> PROBLEM DETAILS: Could you copy exactly the lines below, beginning at the line with "Lady Diana (†); Prinz Harry + Meghan Markle" and stopping after the line with "Blonder Home Accents", with no pictures?

> DATA EXTRACTS:
+ + +

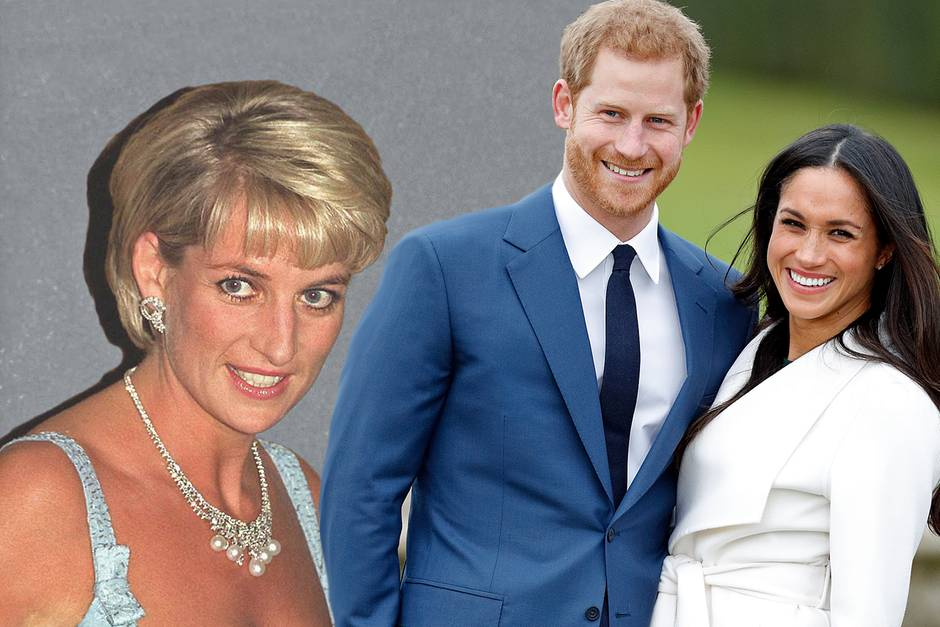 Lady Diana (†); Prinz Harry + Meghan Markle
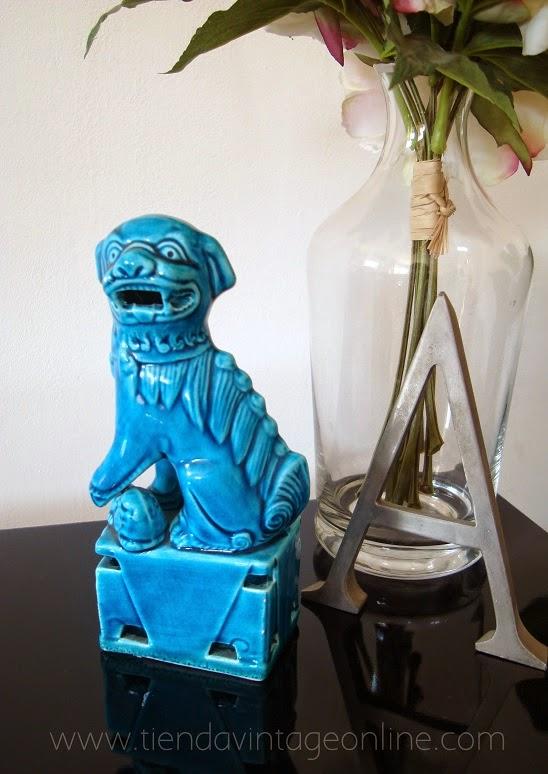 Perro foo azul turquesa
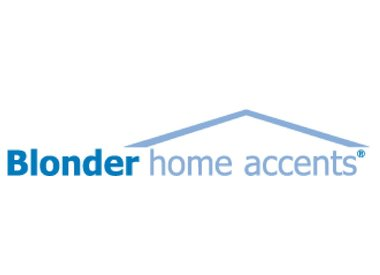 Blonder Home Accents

+ + +

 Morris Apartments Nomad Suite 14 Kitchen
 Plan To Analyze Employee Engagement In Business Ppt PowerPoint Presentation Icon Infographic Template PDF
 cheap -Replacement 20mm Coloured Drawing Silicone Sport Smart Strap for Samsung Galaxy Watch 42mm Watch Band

+ + +

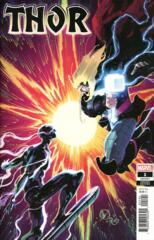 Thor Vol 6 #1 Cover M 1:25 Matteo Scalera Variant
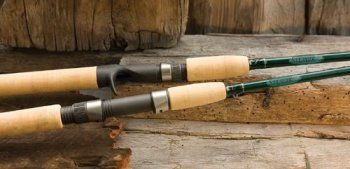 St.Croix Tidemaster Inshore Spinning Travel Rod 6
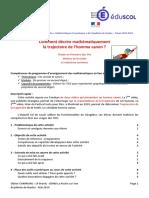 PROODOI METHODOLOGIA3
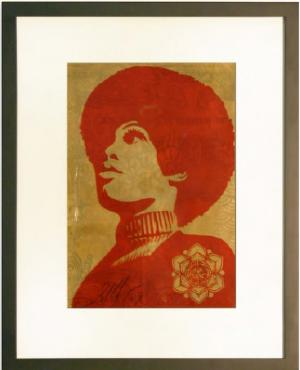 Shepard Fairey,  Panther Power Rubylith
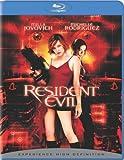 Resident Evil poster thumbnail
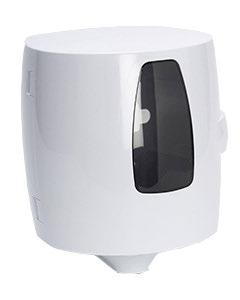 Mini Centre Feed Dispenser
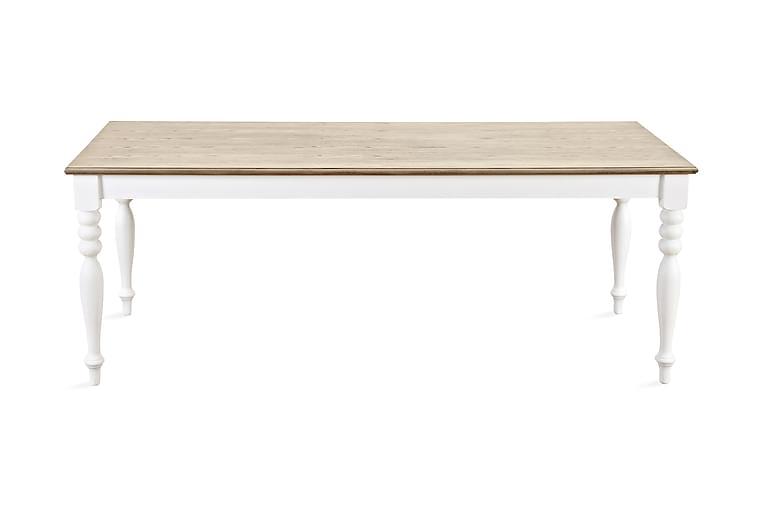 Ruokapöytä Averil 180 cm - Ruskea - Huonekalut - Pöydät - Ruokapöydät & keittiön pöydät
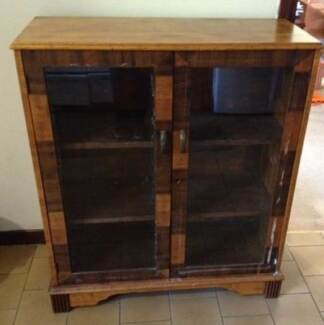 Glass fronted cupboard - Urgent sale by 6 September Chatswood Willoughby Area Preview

+ + +

> REPLY:
 Lady Diana (†); Prinz Harry + Meghan Markle
 Perro foo azul turquesa
 Blonder Home Accents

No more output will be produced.